> _REQUIRED TASK_:
Can you render all of the data below as a JSON list of strings, one string per line, leaving out the blank lines?

Stored records:
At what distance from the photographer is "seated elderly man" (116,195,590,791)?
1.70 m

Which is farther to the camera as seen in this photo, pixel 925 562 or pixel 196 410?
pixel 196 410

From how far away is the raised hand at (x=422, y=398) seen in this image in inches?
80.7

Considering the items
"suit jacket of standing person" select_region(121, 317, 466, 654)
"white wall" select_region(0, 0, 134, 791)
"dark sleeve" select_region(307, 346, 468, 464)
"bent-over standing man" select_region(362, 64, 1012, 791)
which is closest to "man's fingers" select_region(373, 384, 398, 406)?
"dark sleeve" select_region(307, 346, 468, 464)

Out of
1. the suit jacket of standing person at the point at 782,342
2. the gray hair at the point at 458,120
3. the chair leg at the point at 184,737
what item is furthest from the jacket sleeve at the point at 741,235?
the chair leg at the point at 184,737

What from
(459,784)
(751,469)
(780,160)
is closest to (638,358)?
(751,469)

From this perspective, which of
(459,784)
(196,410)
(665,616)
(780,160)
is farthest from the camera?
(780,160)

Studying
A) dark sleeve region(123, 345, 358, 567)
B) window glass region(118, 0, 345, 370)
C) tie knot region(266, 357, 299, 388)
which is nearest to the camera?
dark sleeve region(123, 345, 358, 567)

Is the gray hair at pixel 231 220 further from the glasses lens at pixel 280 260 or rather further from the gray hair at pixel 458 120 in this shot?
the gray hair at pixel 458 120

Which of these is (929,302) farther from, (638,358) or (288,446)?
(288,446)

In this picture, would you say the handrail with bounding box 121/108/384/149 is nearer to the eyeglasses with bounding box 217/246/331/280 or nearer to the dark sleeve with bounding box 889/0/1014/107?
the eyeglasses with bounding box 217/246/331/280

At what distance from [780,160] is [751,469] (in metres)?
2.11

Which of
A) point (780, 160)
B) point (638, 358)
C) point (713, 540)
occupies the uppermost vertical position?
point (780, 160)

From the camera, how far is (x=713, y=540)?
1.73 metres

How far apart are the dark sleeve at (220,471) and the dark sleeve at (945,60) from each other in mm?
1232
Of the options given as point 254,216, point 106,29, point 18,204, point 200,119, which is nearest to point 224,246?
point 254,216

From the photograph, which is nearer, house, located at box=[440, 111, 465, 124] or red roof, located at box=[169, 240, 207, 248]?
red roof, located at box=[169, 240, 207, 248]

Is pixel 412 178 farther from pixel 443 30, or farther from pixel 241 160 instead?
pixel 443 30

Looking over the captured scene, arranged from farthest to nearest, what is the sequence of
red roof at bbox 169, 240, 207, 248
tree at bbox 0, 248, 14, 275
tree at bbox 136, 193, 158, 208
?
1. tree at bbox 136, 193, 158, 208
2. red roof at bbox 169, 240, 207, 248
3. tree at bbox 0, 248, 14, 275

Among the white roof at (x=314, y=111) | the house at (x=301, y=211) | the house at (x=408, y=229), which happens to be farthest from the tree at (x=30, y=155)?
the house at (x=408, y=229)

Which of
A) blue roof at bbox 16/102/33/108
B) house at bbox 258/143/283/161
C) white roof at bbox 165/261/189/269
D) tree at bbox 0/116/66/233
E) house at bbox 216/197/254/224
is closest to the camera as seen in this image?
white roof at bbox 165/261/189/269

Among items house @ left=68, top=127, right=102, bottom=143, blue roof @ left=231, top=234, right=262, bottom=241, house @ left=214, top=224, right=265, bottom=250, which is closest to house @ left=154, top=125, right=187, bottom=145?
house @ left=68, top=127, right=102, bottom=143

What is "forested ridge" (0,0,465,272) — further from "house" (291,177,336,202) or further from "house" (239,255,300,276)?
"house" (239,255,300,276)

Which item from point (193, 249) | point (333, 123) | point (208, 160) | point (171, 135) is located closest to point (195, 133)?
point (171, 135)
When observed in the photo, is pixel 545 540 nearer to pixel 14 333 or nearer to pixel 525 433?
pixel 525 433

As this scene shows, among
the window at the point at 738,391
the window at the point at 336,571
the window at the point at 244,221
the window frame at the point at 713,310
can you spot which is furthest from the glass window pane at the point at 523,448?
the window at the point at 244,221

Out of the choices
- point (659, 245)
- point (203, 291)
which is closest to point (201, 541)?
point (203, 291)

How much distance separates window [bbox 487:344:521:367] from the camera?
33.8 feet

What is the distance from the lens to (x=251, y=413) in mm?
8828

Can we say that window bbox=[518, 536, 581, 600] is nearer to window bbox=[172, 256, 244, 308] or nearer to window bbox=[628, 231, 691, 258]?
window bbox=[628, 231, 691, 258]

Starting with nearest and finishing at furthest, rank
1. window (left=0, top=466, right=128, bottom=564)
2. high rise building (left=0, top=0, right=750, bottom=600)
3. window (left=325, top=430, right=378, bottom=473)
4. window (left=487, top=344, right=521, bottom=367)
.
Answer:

> _RESPONSE TO THE TASK_:
[
  "At what distance from the photographer is \"seated elderly man\" (116,195,590,791)?",
  "1.70 m",
  "Which is farther to the camera as seen in this photo, pixel 925 562 or pixel 196 410?",
  "pixel 196 410",
  "From how far away is the raised hand at (x=422, y=398) seen in this image in inches?",
  "80.7",
  "Considering the items",
  "\"suit jacket of standing person\" select_region(121, 317, 466, 654)",
  "\"white wall\" select_region(0, 0, 134, 791)",
  "\"dark sleeve\" select_region(307, 346, 468, 464)",
  "\"bent-over standing man\" select_region(362, 64, 1012, 791)",
  "which is closest to \"man's fingers\" select_region(373, 384, 398, 406)?",
  "\"dark sleeve\" select_region(307, 346, 468, 464)",
  "Out of",
  "1. the suit jacket of standing person at the point at 782,342",
  "2. the gray hair at the point at 458,120",
  "3. the chair leg at the point at 184,737",
  "what item is furthest from the jacket sleeve at the point at 741,235?",
  "the chair leg at the point at 184,737",
  "What from",
  "(459,784)",
  "(751,469)",
  "(780,160)",
  "is closest to (638,358)?",
  "(751,469)",
  "From this perspective, which of",
  "(459,784)",
  "(196,410)",
  "(665,616)",
  "(780,160)",
  "is farthest from the camera?",
  "(780,160)",
  "Studying",
  "A) dark sleeve region(123, 345, 358, 567)",
  "B) window glass region(118, 0, 345, 370)",
  "C) tie knot region(266, 357, 299, 388)",
  "which is nearest to the camera?",
  "dark sleeve region(123, 345, 358, 567)",
  "Is the gray hair at pixel 231 220 further from the glasses lens at pixel 280 260 or rather further from the gray hair at pixel 458 120 in this shot?",
  "the gray hair at pixel 458 120",
  "Which of these is (929,302) farther from, (638,358) or (288,446)?",
  "(288,446)",
  "In this picture, would you say the handrail with bounding box 121/108/384/149 is nearer to the eyeglasses with bounding box 217/246/331/280 or nearer to the dark sleeve with bounding box 889/0/1014/107?",
  "the eyeglasses with bounding box 217/246/331/280",
  "At what distance from [780,160] is [751,469] (in metres)?",
  "2.11",
  "Which of",
  "A) point (780, 160)",
  "B) point (638, 358)",
  "C) point (713, 540)",
  "occupies the uppermost vertical position?",
  "point (780, 160)",
  "From the camera, how far is (x=713, y=540)?",
  "1.73 metres",
  "How far apart are the dark sleeve at (220,471) and the dark sleeve at (945,60) from each other in mm?",
  "1232",
  "Of the options given as point 254,216, point 106,29, point 18,204, point 200,119, which is nearest to point 224,246?",
  "point 254,216",
  "From the photograph, which is nearer, house, located at box=[440, 111, 465, 124] or red roof, located at box=[169, 240, 207, 248]?",
  "red roof, located at box=[169, 240, 207, 248]",
  "Is pixel 412 178 farther from pixel 443 30, or farther from pixel 241 160 instead?",
  "pixel 443 30",
  "Looking over the captured scene, arranged from farthest to nearest, what is the sequence of",
  "red roof at bbox 169, 240, 207, 248",
  "tree at bbox 0, 248, 14, 275",
  "tree at bbox 136, 193, 158, 208",
  "?",
  "1. tree at bbox 136, 193, 158, 208",
  "2. red roof at bbox 169, 240, 207, 248",
  "3. tree at bbox 0, 248, 14, 275",
  "Among the white roof at (x=314, y=111) | the house at (x=301, y=211) | the house at (x=408, y=229), which happens to be farthest from the tree at (x=30, y=155)?",
  "the house at (x=408, y=229)",
  "Which of",
  "A) blue roof at bbox 16/102/33/108",
  "B) house at bbox 258/143/283/161",
  "C) white roof at bbox 165/261/189/269",
  "D) tree at bbox 0/116/66/233",
  "E) house at bbox 216/197/254/224",
  "is closest to the camera as seen in this image?",
  "white roof at bbox 165/261/189/269",
  "Among items house @ left=68, top=127, right=102, bottom=143, blue roof @ left=231, top=234, right=262, bottom=241, house @ left=214, top=224, right=265, bottom=250, which is closest to house @ left=154, top=125, right=187, bottom=145?",
  "house @ left=68, top=127, right=102, bottom=143",
  "What is \"forested ridge\" (0,0,465,272) — further from \"house\" (291,177,336,202) or further from \"house\" (239,255,300,276)?",
  "\"house\" (239,255,300,276)",
  "Which item from point (193, 249) | point (333, 123) | point (208, 160) | point (171, 135) is located closest to point (195, 133)?",
  "point (171, 135)",
  "When observed in the photo, is pixel 545 540 nearer to pixel 14 333 or nearer to pixel 525 433?",
  "pixel 525 433",
  "As this scene shows, among",
  "the window at the point at 738,391",
  "the window at the point at 336,571",
  "the window at the point at 244,221",
  "the window frame at the point at 713,310",
  "can you spot which is furthest from the glass window pane at the point at 523,448?",
  "the window at the point at 244,221",
  "Out of the choices",
  "- point (659, 245)",
  "- point (203, 291)",
  "which is closest to point (201, 541)?",
  "point (203, 291)",
  "How much distance separates window [bbox 487:344:521:367] from the camera?",
  "33.8 feet",
  "What is the distance from the lens to (x=251, y=413) in mm?",
  "8828",
  "Can we say that window bbox=[518, 536, 581, 600] is nearer to window bbox=[172, 256, 244, 308] or nearer to window bbox=[628, 231, 691, 258]?",
  "window bbox=[628, 231, 691, 258]",
  "Starting with nearest and finishing at furthest, rank",
  "1. window (left=0, top=466, right=128, bottom=564)",
  "2. high rise building (left=0, top=0, right=750, bottom=600)",
  "3. window (left=325, top=430, right=378, bottom=473)",
  "4. window (left=487, top=344, right=521, bottom=367)",
  ".",
  "Answer:"
]